Trouble using textread to ignore certain elements in a .csv file (new to matlab!)

7 views (last 30 days)
Hi all,
I am very new to MatLab, and need some help using textread to read a .csv file, ignoring certain elements. Below is a small example of the data.
timestamp,time completed,task,set_no,x,y,time trained,stars,guess,guess (display),trials complete,trials remaining
1375988040,"Thu, 08 Aug 2013 18:54:00 GMT",aud_spatial_match_crbi,10,3,0,255,4,6,6 syls,11,0 1375988312,"Thu, 08 Aug 2013 18:58:32 GMT",aud_spatial_match_crbi,10,3,0,262,5,6,6 syls,6,5 1375989376,"Thu, 08 Aug 2013 19:16:16 GMT",digit_span_crbi,0,0,0,768,2,5,5 objects,14,0
My goal is to have textread ignore GMT" in the dates/time, since matlab seems to not recognize this (08 Aug 2013 18:54:00 GMT") as a date/time. There is also the issue of the preceding "Thu, which MatLab considers its own field due to the extra comma. This would also be great to get rid of. In addition, I'm also trying to ignore the first line.
Here is what I've attempted so far: [timestamp, thu, timecompl, task, setnum, x, y, timetrained, stars, guess, guessdisp, trialscomp, trialsrem] = textread('BrainTEST.csv','%d %s GMT"%s %s %d %d %d %d %d %d %s %d %d','delimiter',',','headerlines',1,'whitespace','')
The variable "thu" is me trying to accommodate the extra comma.
I have been confronted with the following errors:
Error using dataread Trouble reading literal string from file (row 1, field 3) ==> 08 Aug 2013 18:54:00 GMT",aud_spatial_
Error in textread (line 175) [varargout{1:nlhs}]=dataread('file',varargin{:}); %#ok<REMFF1>
Any suggestions would be greatly appreciated!
Cheers, Sean C.
  1 Comment
per isakson
per isakson on 10 Aug 2013
Edited: per isakson on 10 Aug 2013
Use textscan rather than textread, since doc says so.
Why not read the full date string with %q and remove the leading day and trailing GMT in a separate step?

Sign in to comment.

Accepted Answer

Cedric
Cedric on 10 Aug 2013
Edited: Cedric on 10 Aug 2013
You could go for
buffer = fileread('BrainTEST.csv') ;
data = textscan(buffer,'%d %s %s %s %d %d %d %d %d %d %s %d %d', ...

* _Given problem 1_:
In the records, replace "camera lens" with "camera" in the part that opens with the line containing "Bearing in mind" and closes with the end of the records. Return only that part with no other changes, and leave out the pictures.

* _Working data_:

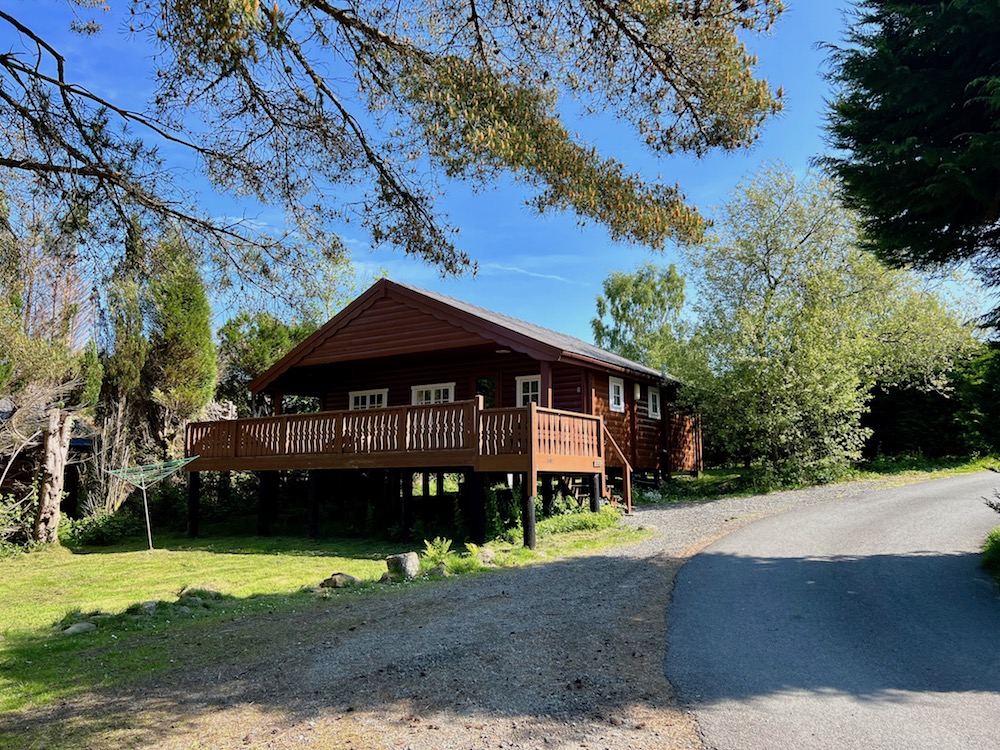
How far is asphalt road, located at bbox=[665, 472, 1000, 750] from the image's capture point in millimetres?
3893

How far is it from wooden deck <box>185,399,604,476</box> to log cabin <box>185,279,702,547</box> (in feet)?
0.08

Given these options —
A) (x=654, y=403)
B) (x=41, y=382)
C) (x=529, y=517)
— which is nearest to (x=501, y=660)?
(x=529, y=517)

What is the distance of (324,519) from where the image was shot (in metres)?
16.4

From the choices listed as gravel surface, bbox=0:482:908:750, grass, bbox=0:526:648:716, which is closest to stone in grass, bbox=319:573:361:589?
grass, bbox=0:526:648:716

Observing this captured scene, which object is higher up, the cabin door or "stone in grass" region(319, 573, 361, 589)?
the cabin door

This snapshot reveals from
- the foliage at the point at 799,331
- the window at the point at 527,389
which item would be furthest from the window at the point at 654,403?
the window at the point at 527,389

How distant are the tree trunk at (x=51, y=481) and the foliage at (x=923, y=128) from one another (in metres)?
15.2

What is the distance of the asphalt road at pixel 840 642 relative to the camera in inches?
153

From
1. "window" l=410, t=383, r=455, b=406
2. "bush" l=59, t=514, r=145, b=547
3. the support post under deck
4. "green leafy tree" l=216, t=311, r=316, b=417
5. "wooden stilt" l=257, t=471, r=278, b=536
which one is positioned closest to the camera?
the support post under deck

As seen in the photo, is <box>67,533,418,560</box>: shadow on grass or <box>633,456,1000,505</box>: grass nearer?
<box>67,533,418,560</box>: shadow on grass

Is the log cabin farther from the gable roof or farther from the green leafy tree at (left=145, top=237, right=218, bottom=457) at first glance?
the green leafy tree at (left=145, top=237, right=218, bottom=457)

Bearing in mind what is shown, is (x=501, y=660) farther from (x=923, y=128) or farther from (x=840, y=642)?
(x=923, y=128)

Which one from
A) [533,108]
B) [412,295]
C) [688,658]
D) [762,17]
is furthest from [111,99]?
[412,295]

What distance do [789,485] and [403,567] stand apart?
43.6 ft
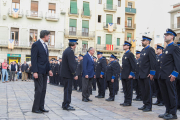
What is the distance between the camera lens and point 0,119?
5.97 meters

* _Given problem 2_:
In the textread thread, which function does the accepted answer call to load the .csv file into a buffer before passing it to textscan?

* _Full answer 1_:
Bearing in mind what is shown, is (x=501, y=660) farther from (x=923, y=128) or farther from (x=840, y=642)?
(x=923, y=128)

Which one from
A) [533,108]
B) [412,295]
C) [688,658]
D) [762,17]
is furthest from [111,99]?
[412,295]

What distance do [789,485] and [403,567] stand apart?
43.6 ft
What is the distance between the camera and point 0,119?
5.97 meters

* _Full answer 2_:
fileread